• _Your objective_
Return every line in the entries below that contains the string "white". Matching is case-sensitive.

··· Data entries ···

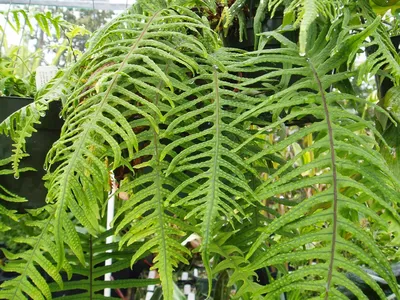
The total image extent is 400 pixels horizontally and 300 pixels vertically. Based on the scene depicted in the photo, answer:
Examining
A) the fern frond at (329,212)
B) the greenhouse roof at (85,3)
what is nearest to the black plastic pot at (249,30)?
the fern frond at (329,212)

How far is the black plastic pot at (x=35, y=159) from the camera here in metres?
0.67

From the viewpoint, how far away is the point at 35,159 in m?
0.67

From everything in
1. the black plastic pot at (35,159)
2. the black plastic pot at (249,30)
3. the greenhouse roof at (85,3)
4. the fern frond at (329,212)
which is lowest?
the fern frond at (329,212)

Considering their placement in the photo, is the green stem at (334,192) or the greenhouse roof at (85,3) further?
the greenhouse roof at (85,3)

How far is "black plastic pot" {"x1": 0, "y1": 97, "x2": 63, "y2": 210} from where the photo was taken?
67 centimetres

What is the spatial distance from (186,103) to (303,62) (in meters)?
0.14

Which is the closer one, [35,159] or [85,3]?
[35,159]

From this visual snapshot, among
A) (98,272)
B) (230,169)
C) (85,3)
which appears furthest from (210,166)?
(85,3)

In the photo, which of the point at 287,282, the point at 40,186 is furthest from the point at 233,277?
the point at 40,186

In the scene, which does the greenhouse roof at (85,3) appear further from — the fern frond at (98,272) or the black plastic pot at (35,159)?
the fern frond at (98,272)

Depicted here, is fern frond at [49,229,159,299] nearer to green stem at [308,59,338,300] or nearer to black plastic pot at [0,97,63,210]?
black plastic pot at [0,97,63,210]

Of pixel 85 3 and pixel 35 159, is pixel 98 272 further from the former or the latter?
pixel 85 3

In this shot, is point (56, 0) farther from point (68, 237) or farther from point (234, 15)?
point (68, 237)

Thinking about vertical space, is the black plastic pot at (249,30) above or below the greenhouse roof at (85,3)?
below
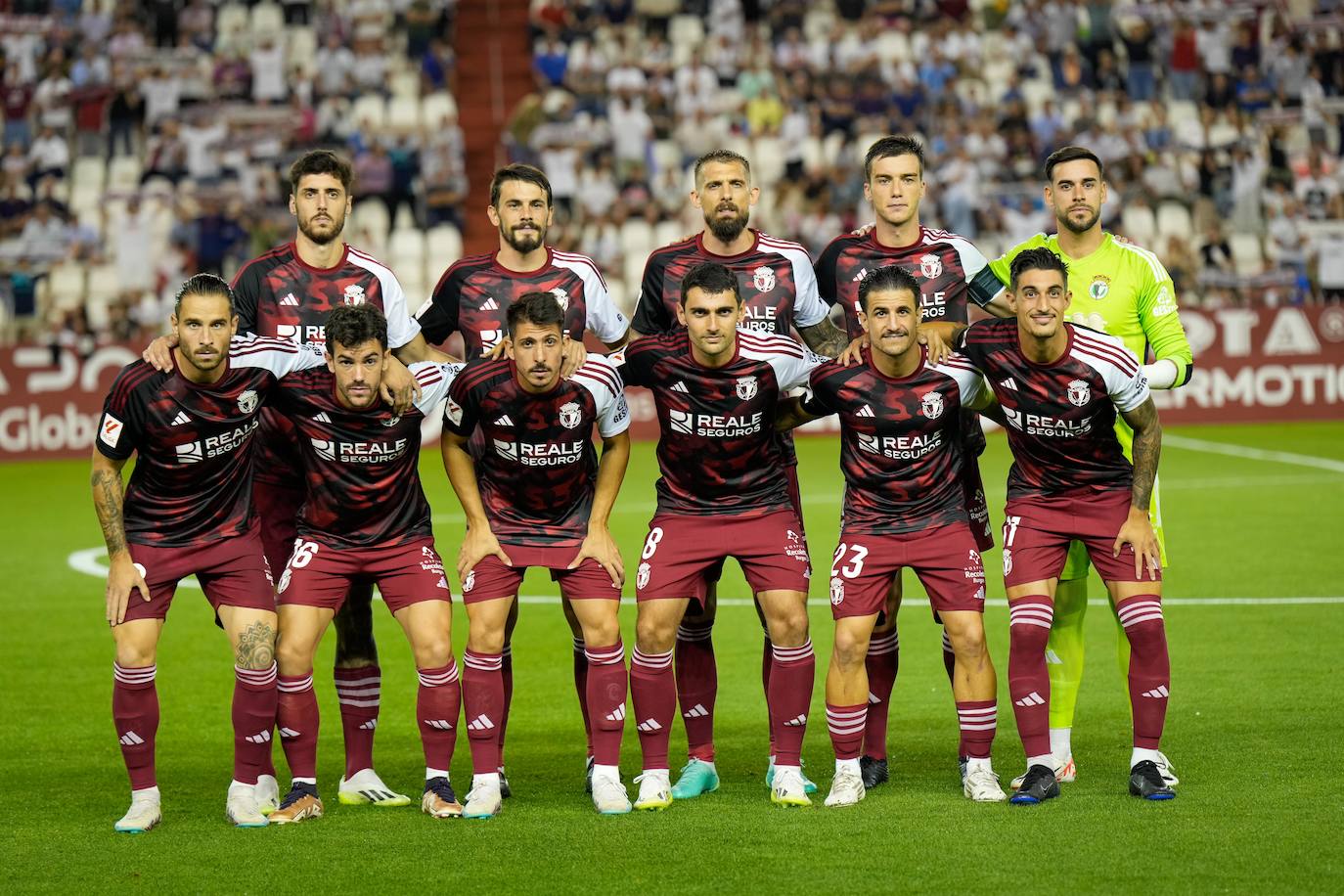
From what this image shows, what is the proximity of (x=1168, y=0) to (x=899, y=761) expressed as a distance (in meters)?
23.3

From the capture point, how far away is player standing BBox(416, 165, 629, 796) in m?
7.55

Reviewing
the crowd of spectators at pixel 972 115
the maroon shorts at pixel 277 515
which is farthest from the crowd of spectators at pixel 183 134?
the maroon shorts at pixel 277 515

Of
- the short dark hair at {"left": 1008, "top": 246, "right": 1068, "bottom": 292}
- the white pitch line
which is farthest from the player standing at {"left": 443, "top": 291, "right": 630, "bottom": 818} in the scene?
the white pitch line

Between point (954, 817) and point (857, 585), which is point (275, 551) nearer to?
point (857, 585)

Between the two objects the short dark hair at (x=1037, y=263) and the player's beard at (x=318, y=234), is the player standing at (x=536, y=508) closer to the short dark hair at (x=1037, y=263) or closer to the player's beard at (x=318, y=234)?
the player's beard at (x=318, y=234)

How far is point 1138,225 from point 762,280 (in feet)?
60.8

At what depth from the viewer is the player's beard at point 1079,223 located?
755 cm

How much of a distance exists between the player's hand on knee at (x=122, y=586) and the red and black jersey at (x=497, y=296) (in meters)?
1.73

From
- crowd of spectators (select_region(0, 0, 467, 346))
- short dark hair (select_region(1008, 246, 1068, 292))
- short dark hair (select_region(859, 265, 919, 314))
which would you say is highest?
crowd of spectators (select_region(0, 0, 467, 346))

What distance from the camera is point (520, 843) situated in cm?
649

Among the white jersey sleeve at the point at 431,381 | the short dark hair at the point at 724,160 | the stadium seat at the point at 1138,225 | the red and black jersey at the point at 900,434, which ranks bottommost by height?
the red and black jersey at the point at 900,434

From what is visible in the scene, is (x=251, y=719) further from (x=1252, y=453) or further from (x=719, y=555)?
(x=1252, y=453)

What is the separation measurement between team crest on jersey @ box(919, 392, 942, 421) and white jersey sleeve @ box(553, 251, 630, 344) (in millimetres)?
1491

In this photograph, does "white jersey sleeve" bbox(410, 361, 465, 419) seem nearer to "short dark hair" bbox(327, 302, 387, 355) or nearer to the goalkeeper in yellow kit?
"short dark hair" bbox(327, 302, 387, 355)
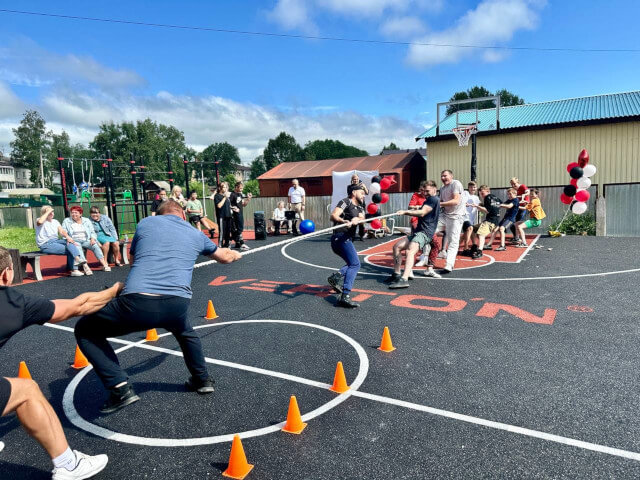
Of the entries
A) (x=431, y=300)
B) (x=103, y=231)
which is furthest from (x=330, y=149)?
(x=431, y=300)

···
··· Data entries ···

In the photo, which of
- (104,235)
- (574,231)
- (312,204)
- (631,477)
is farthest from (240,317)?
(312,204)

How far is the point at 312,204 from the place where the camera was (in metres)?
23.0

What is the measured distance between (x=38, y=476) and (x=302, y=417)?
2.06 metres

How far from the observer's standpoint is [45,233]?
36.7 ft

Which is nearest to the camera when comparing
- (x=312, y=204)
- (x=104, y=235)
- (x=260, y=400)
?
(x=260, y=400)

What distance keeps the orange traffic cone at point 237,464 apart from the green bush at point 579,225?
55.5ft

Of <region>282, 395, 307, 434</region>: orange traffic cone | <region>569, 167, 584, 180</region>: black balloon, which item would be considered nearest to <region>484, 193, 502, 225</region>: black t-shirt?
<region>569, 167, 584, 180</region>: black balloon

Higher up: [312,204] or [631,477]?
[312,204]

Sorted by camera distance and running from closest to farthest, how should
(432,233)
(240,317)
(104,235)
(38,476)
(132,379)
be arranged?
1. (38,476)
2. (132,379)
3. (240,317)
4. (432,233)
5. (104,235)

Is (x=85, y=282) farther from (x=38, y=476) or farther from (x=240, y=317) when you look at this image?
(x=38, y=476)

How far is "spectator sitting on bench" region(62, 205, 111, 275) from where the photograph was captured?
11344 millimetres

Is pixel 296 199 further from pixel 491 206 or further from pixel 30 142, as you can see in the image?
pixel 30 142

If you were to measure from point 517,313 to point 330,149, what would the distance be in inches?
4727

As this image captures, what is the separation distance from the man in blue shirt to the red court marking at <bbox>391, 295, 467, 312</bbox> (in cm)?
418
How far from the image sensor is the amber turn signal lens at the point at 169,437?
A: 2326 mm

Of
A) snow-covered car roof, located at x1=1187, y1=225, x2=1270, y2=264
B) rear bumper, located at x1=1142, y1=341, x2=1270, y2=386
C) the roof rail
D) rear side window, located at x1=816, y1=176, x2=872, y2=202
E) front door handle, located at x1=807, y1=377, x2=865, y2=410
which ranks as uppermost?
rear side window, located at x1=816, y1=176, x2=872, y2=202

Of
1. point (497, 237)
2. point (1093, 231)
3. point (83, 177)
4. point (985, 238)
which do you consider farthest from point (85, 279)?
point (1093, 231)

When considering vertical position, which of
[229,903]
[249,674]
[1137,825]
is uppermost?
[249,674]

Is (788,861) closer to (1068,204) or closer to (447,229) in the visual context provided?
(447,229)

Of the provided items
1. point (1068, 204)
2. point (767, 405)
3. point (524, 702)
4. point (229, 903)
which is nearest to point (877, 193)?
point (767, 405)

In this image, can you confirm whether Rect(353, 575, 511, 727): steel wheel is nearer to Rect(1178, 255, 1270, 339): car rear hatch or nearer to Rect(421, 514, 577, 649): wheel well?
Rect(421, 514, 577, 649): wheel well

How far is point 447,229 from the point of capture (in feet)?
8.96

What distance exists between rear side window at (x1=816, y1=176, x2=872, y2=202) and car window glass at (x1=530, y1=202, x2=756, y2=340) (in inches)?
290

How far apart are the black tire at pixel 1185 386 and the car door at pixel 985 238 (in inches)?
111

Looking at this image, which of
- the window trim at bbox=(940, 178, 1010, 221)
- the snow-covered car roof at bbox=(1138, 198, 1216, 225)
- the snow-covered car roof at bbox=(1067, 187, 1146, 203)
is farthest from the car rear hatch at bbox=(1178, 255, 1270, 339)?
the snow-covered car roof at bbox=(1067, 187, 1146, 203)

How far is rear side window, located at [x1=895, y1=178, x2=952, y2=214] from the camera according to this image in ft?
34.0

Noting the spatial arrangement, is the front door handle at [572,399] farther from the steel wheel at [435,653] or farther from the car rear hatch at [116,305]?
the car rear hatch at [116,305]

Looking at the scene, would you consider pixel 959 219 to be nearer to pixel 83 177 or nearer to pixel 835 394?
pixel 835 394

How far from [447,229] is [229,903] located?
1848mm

···
··· Data entries ···

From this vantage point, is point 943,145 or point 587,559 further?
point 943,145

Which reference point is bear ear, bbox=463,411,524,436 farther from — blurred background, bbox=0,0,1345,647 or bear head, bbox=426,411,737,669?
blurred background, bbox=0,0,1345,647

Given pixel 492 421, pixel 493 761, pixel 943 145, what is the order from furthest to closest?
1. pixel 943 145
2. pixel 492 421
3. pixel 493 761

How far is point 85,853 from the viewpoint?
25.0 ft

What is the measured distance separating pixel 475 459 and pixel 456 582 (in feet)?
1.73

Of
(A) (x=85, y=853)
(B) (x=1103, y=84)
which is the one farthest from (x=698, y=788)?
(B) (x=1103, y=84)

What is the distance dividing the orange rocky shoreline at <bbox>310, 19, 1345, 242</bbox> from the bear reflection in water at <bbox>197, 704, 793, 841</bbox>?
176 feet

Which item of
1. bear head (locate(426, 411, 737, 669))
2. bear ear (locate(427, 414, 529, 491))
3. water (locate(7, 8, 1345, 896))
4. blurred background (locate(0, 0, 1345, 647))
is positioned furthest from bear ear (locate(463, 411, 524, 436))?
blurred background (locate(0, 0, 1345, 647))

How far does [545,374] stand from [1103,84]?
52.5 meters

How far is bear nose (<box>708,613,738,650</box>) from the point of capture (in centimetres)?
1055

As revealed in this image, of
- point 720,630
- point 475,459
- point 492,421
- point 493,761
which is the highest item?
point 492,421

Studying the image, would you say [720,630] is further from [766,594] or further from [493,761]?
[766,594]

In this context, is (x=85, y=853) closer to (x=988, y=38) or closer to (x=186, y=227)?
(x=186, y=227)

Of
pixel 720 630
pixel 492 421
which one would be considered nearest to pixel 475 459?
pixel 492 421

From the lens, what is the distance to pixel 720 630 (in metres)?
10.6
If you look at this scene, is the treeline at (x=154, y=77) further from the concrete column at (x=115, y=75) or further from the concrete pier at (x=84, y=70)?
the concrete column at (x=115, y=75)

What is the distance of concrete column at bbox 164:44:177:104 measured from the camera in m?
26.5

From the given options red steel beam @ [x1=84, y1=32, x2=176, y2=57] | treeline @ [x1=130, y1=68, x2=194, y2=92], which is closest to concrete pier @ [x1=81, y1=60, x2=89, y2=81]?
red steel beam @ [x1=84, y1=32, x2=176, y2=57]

···

• _Written answer_
- the white pitch line
the white pitch line
Among the white jersey sleeve at the point at 431,381 | the short dark hair at the point at 724,160 | the stadium seat at the point at 1138,225 | the red and black jersey at the point at 900,434, which ranks bottommost by height?
What is the separation measurement between team crest on jersey @ box(919, 392, 942, 421) and white jersey sleeve @ box(553, 251, 630, 344) (in millimetres)?
In this photograph, does "white jersey sleeve" bbox(410, 361, 465, 419) seem nearer to "short dark hair" bbox(327, 302, 387, 355) or nearer to the goalkeeper in yellow kit?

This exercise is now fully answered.